Miles Beauchamp Essayist and featured columnist

The Birthing Room

May 3, 2008, 10:36 am

I rarely mind my own business.  I'm a writer - if I simply minded my own business I'd be stale in three sentences.  But occasionally I actually do "mind my own business" - others might call it being a bit over self-involved - to the point of being a bit on the touchy side.  Not grouchy, not snarky, just a bit touchy.  Okay, fine, I'll cop to it.  BFD.   Yesterday morning, however, I really and truly was minding my own business.  I was in the editorial offices looking for a much-needed thing (probably a coffee refill to be honest) when someone asked THE QUESTION yet again:  "So, like, where do you get your inspiration?" 
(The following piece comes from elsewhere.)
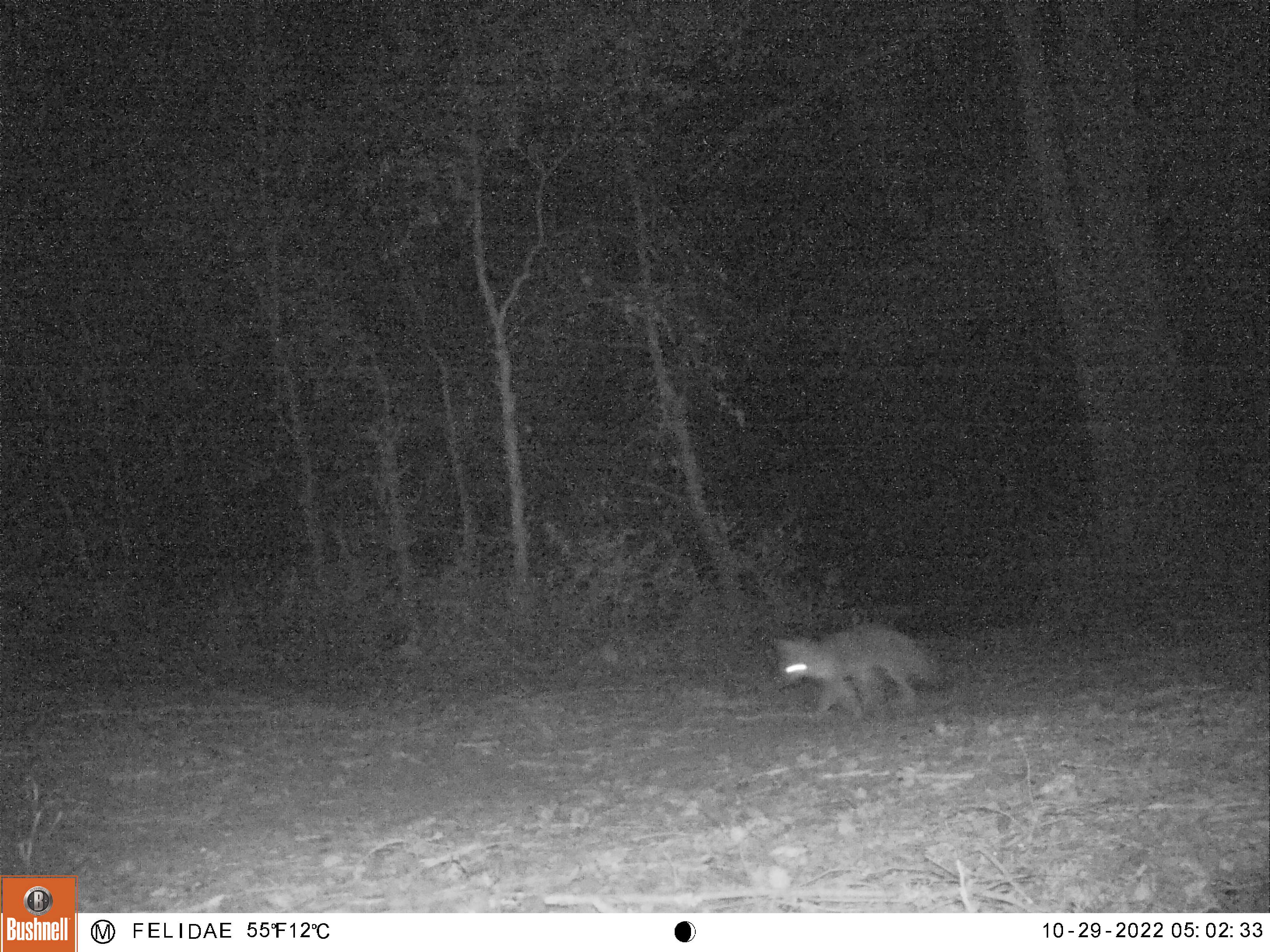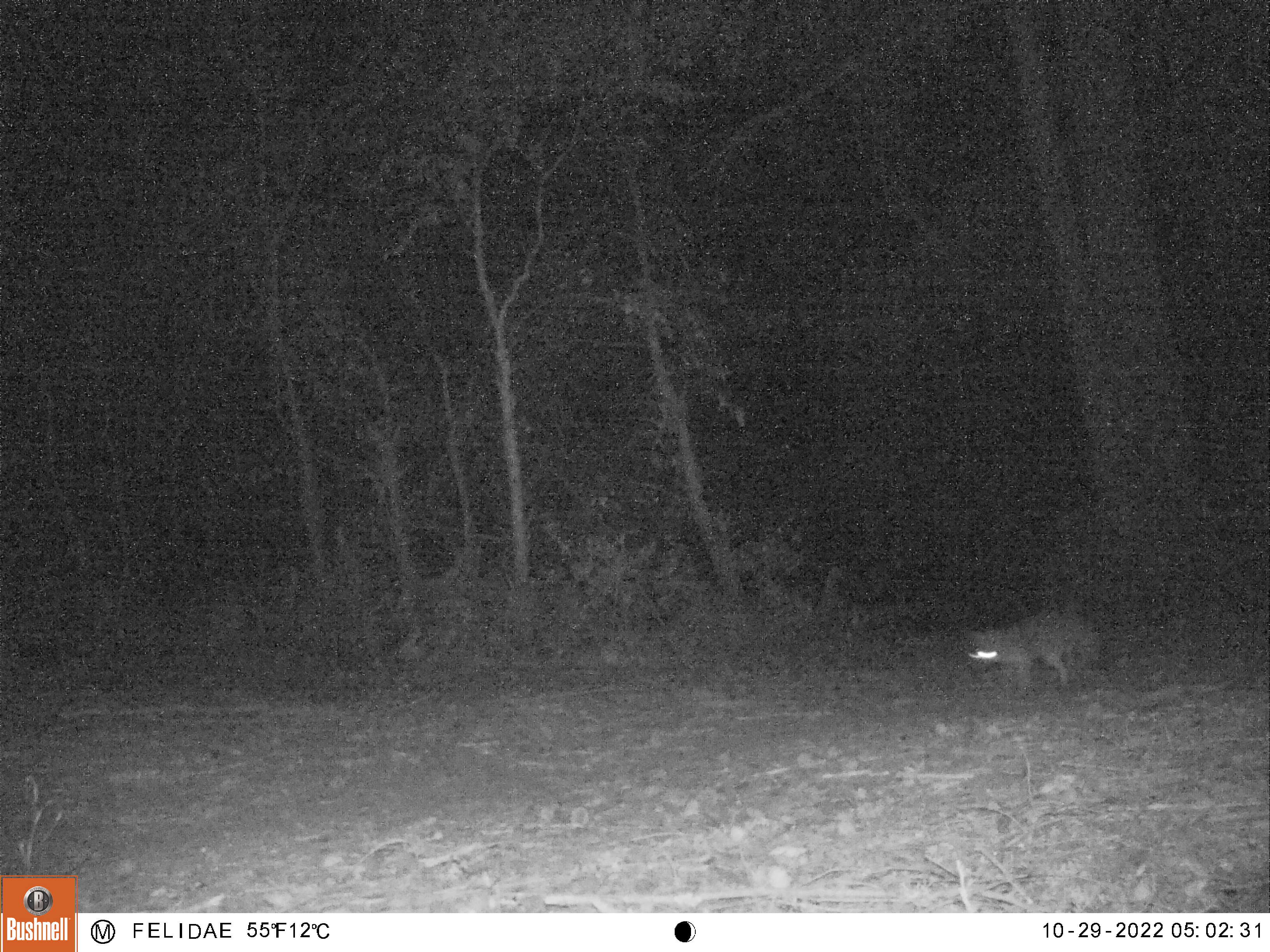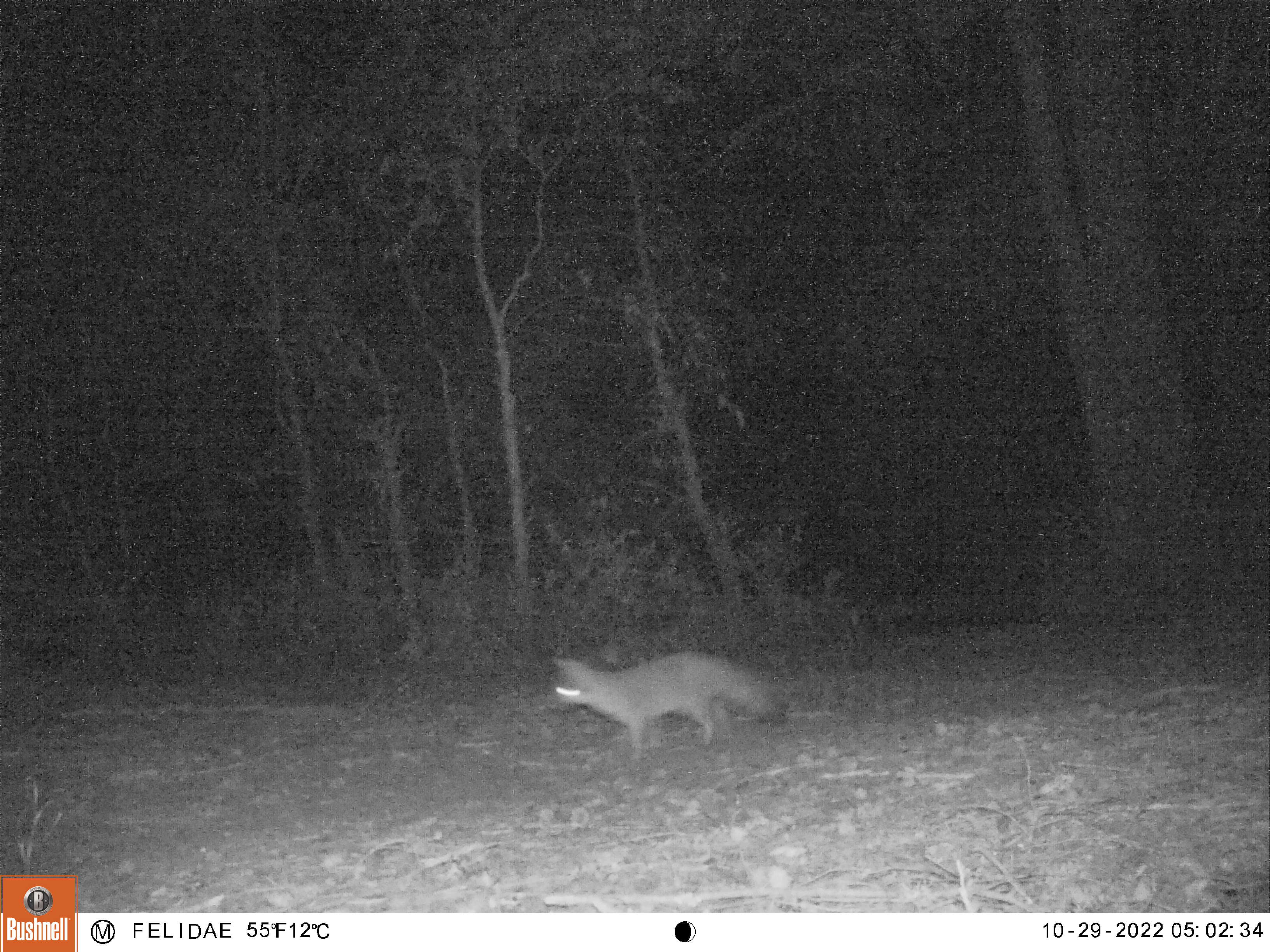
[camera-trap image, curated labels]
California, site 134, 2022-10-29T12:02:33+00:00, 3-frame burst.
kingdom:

So now what?  Do I make a philosophical, blather-filled comment about inspiration?  Should I be flip, tell him to f-off, or ignore it?  What could I do?  Well, on that sunny, warm, San Diego coast morning I said the first thing that came to mind.  "I get my inspiration from the Bank of America."

"Pardon me?"

"Yep, Bank of America."

"How can a bank give inspiration?  Do you sit in the lobby and people-watch?"

"Nope."

"Then I don't get it."

"If I don't give money to the Bank of America they will take my home.  I'm partial to that house so I write."

"Oh."

There is much, much more to the probably unlimited things that inspire me, of course.  There is also the simple need to write - but people who aren't writers rarely understand that so why say it?  And then we're back to minding my own business.  I write to pay the bank, I write to give money to Shell Oil, I write to travel, and finally, I write to live.  Part of the essential me is right here, right now with you as you read this.  I'm alive on the water, I'm alive on the dance floor, I'm alive in bed, I'm alive in front of a class, but I'm really alive at this keyboard, in my office at home - the Birthing Room.  The room where I give birth to ideas - good and bad - and send them on their way.